Sabemos que después de haber leído este secreto, Juan XXIII declaró: Esto no concierne a los años de mi pontificado (Padre Alonso: "La verdad sobre el secreto de Fátima'; edición francesa, Téqui; 1979, p. 106). Ahora bien: si la tercera parte del secreto "se refiere ante todo a la lucha de los sistemas ateos contra la Iglesia y los cristianos" y "describe el inmenso sufrimiento de los mártires del último siglo del segundo milenio", si este texto no se refiere más que a la visión de "un interminable vía crucis guiado por los Papas del siglo XX" (declaraciones del cardenal Sodano del 13 de Mayo de 2000 en Fátima), ¿Cómo Juan XXIII hubiera podido pronunciar tales palabras cuando su pontificado no quedaba a resguardo de la
persecución violenta del comunismo ateo contra los católicos, sino todo lo contrario? Existe entonces una total incoherencia y contradicción entre estas afirmaciones de Juan XXIII y la interpretación de la visión dada el 13 de mayo y el 26 de Junio pasados por los
cardenales Sodano y Ratzinger, y el tercer secreto ¡que manifiestamente anuncia un nuevo flagelo todavía más grave para la Iglesia que la persecución del ateísmo comunista ya en marcha desde principios de los años '30!.
Por otra parte, el cardenal Cerejeira, Patriarca de Lisboa entre 1929 y 1971, declaró un día al padre Caillón:
"No conozco el secreto. El Papa Juan XXIII me habló una vez vagamente de él, de manera lejana y pude comprender que trataba de cosas muy graves" (citado en los tres cassettes de conferencias del padre Caillón difundidas por Téqui bajo el título La epopeya mariana de nuestros tiempos").
Por otro lado en el comunicado de la agencia ANI del 8 de febrero de 1960 al anunciar que el secreto no sería publicado, la tercera razón dada para "justificar" su nodivulgación es la siguiente:

3) Aunque la Iglesia reconoce la apariciones de Fátima, ella no desea cargar con la responsabilidad de garantizar la veracidad de las PALABRAS que los tres pastorcitos aseguran que la Santísima Virgen les habría dirigido".

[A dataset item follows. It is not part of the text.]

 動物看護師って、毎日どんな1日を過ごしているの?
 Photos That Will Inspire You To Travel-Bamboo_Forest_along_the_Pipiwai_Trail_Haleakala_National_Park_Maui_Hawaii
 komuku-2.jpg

Este comunicado habla de "palabras- de Nuestra Señora e indica entonces claramente que la tercera parte del secreto está constituida, al menos parcialmente, por palabras de la Santísima Virgen, ¡y no solo por la descripción de una visión sin ningún mensaje verbal! Conviene observar que este comunicado no fue nunca desmentido, ni en su totalidad ni en parte, por la Santa Sede. Por añadidura, el cardenal Carejeira dijo el 24 de febrero de 1960, a propósito de este texto:

"Según el despacho publicado -y estoy convencido de la veracidad de lo que afirma-, este documento (el tercer secreto) debe estar en el Vaticano y Su Santidad debe conocer su contenido- ('Documentación catholique' año 1960, col. 752).

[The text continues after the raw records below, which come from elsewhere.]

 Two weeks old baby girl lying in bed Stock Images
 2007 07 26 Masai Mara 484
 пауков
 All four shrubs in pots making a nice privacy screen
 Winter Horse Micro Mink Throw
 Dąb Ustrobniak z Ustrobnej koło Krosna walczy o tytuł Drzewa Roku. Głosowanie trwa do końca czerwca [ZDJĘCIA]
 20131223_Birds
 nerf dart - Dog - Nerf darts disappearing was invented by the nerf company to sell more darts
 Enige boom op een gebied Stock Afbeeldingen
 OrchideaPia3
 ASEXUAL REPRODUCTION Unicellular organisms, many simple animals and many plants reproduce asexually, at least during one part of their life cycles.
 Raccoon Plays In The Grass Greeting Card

Ahora bien, ¿qué quería decir el cardenal Cerejeira, cuando se declaró convencido de la veracidad de este comunicado, sino que su contenido expresaba plenamente el pensamiento del Papa Juan XXIII que ya había leído el secreto?

b) El testimonio del cardenal Ratzinger en noviembre de 1984.
(Ver sobre este punto, del Hermano Michel de la Santa Trinidad: 'Toda la verdad sobre Fátima" tomo 111: 'El tercer secreto" 3a edición, abril 1986, tercera parte: 'El tercer secreto revelado'; anexo del capítulo 8, págs. 553-568: 'El cardenal Ratzinger habla del tercer secreto— (1984-1985)").

En noviembre de 1984, la revista italiana "Jesús" publicó la entrevista concedida en agosto de 1984 por el cardenal Ratzinger al periodista Vittorio Messori. El artículo se intitulaba: "Por qué la fe está en crisis". Una parte de este artículo estaba consagrada a Fátima y a su tercer secreto, bajo el título: "La Virgen como defensa de la fe. Por qué hay que volver a María"—.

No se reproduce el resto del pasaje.